Readmore · on April 21, 2008

Since you can go to www.embought.com and search for products I would have to say your wrong. If I had only written a crawler I would have a nice collection of webpages on my hard drive and nothing more. Why are you so down on Ferret? what problems have you had with it? Just making an off the cuff statement without facts to back it up doesn't make you look very credible.

petercooper · on April 21, 2008

Just on the Ferret side of things, it does have a pretty bad reputation in some circles. Google for "ferret "corrupted index"" .. there are 59 results alone just for that limited query.

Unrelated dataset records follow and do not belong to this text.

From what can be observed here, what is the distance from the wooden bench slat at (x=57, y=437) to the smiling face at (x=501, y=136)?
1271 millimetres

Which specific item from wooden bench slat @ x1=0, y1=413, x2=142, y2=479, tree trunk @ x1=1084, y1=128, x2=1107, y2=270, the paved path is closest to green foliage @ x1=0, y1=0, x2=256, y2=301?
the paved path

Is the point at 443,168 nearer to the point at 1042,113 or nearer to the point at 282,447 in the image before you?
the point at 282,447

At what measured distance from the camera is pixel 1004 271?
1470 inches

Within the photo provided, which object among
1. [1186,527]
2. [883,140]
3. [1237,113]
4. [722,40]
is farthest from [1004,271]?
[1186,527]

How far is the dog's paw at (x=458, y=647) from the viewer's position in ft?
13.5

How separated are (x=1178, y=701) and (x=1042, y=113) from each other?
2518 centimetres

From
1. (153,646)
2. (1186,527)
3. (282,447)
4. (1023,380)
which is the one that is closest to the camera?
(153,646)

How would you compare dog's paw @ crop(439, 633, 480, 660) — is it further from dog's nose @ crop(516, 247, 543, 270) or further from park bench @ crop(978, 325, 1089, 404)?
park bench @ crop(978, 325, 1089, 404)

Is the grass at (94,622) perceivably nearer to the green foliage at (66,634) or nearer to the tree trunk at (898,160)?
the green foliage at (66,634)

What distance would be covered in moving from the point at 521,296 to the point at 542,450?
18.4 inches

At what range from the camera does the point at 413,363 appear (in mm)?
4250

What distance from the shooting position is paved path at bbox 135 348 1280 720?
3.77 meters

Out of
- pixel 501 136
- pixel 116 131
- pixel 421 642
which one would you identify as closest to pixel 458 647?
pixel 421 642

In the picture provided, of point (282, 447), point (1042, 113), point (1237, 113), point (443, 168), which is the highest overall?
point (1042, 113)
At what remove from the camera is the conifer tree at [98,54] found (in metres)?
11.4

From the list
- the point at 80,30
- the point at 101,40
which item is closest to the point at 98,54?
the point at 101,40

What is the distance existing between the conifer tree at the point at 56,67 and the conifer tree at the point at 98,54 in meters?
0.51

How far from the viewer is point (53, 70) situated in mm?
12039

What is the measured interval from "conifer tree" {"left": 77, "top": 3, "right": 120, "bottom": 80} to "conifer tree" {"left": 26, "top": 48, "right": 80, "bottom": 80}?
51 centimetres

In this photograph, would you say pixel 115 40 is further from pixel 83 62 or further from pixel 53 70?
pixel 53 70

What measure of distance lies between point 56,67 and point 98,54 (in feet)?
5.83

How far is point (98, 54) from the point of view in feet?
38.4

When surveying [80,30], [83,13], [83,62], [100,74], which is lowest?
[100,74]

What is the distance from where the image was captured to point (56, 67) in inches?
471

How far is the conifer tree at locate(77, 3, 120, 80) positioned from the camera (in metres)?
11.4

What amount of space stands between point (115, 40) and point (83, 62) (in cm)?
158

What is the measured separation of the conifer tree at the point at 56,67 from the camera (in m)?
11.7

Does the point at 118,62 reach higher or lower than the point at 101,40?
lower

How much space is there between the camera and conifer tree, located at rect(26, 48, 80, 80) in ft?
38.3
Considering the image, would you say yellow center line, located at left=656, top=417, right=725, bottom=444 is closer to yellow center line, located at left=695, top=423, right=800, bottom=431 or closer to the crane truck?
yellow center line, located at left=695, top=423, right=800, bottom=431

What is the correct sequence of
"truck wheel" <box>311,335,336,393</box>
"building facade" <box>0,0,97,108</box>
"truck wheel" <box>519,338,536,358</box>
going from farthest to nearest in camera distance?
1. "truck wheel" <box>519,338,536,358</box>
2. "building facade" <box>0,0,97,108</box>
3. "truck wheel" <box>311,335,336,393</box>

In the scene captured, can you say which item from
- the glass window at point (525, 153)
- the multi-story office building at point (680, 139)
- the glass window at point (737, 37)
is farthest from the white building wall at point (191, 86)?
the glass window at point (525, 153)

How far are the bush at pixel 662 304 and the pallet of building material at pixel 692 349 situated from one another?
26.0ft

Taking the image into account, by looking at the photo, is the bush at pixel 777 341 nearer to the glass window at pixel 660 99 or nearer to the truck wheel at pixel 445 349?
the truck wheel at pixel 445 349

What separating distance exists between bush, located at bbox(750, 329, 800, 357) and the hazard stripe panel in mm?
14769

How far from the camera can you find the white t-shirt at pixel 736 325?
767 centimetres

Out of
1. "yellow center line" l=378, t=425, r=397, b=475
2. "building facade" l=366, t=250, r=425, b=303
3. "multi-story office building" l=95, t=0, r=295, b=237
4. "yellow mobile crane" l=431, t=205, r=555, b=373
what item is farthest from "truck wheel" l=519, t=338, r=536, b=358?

I don't use Ferret myself (I tried it once; it seemed pretty good) but I'm very well read in the Ruby community (I run Ruby Inside and RubyFlow) and I've seen more than enough people saying bad things about Ferret, how it corrupted their indexes, concurrency issues, and what not, to personally avoid it. Solr and Sphinx seem to get a far better rap.

..

I should add that I had a play with your site after reading your article, and it's pretty good. There's a lot of trash out there in this field and you've pulled together a good site. Kudos.

Readmore · on April 21, 2008

Thanks! I really like ruby inside as well, you have a lot of great info there.